|
Indexing parser plug-ins
Introduction
If FindinSite-CD does not support a file type then you can write a plug-in in Java to index it.
Plug-ins can only be added to the Findex
Java indexer, and cannot be added to FindinSite-CD-Wizard.
You must also make sure that your users will be able to view files of your new file type,
ie they must have a suitable viewer available or provided on CD.
Java programmer information: A plug-in must implement the
fisParser interface.
The main function parse must parse an InputStream
and return any found information using its caller's
ParseHandler interface.
Any number of plug-ins can be added into Findex by adding
ParserN properties
to the index instructions file.
Additional plug-in specific properties can also be added to this file.
FindinSite-CD comes with an example plug-in, phdccRDF for indexing RDF/XML files.
This plug-in is slightly unusual because RDF files only contain meta-data
information about other files. However the techniques shown in the source
are exactly the same as would be used by a normal parser.
Using a plug-in
To use a plug-in, you must:
- tell Findex about it in the index instructions file
- add the plug-in runtime (.jar file) to the CLASSPATH when running Findex
Findex ParseN properties
To tell Findex to use a plug-in, add a
ParserN property
to the index instructions file. Any number of parsers can be added;
the first must be called Parser1,
the second Parser2, etc.
The value for each ParserN property must contain these fields,
separated by semi-colons:
| Field |
Example |
| File Type Short Name |
RDF |
| Default file-spec (comma-separated) |
*.rdf,*.xml |
| fisParser implementing class |
com.phdcc.findex.rdf.ParseRDF |
| AddPage |
false |
| TranslateEscapeSequences |
false |
For each ParserN property you can also specify additional properties
as follows:
| Property |
Example |
Description |
Type |
| ParseName |
ParseRDF=true |
Whether indexing is enabled |
Boolean |
| Name_Files |
RDF_Files=*.rdf |
Actual file-spec desired |
Comma-separated file-specs |
You can also add your own custom properties.
Provide a semi-colon separated list of these in a
ParserNparams property. For each parameter you can set
a default value after a colon. The actual property value can be any string
value (though there is special support for retrieving boolean values).
This is an example set of properties added to a Findex index instructions file.

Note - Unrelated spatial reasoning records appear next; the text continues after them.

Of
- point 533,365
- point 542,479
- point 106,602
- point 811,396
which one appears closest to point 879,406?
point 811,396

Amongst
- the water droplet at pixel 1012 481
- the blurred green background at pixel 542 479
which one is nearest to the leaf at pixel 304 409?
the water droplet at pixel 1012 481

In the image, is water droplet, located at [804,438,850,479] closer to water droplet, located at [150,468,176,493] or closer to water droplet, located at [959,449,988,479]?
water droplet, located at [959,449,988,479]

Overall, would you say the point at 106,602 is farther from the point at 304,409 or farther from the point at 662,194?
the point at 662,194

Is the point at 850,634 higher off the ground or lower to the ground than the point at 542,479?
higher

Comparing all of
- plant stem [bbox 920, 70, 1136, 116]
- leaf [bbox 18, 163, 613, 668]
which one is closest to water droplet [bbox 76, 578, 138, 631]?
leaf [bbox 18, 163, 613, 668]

Two additional parameters are supported; the actual properties override the
null and false default values.
parser1=XYZ;*.rdf;com.phdcc.findex.xyz.ParseXYZ;true;false
parser1params=XYZ_Passwords;XYZ_ReportErrors:false
ParseXYZ=yes
XYZ_Files=*.xyz
XYZ_Passwords=secret,shhhh
XYZ_ReportErrors=true
Plug-in runtimes
You need to add each plug-in runtime to the Java CLASSPATH.
You can do this at runtime by adding the plug-in .jar file
to the java command CLASSPATH, eg to add the phdccRDF
runtime, add phdccRDF.jar to the -cp CLASSPATH
(after a semi-colon). Note that you may need to use a full path
to the .jar file.
java -cp Findex.jar;phdccRDF.jar com.phdcc.findex.Findex @index.properties
Programming a Plug-in
You need to be a competant Java programmer to write a Findex file indexer plug-in.
You will obviously also need to know how to extract the required information
from your files.
There is source code for the required interfaces in the plugin
sub-directory of the Windows installation directory, eg:
C:\Program files\PHD\fisCD\plugin\
You will probably need to create a suitable directory
structure if you are going to develop with these files.
fisParser.java, fisParser.class: |
fisParser interface source |
fisParserInformation.java, fisParserInformation.class: |
fisParserInformation interface source |
ParseHandler.java, ParseHandler.class: |
ParseHandler interface source |
parseRDF.java: |
RDF example plug-in class source |
The parseRDF.java example is compiled and assembled correctly into
phdccRDF.jar, found in the main installation directory.
|
fisParser interface
Your plug-in must have a class that implements the com.phdcc.findex.fisParser
interface, given below.
A single instance of your class is created when Findex starts.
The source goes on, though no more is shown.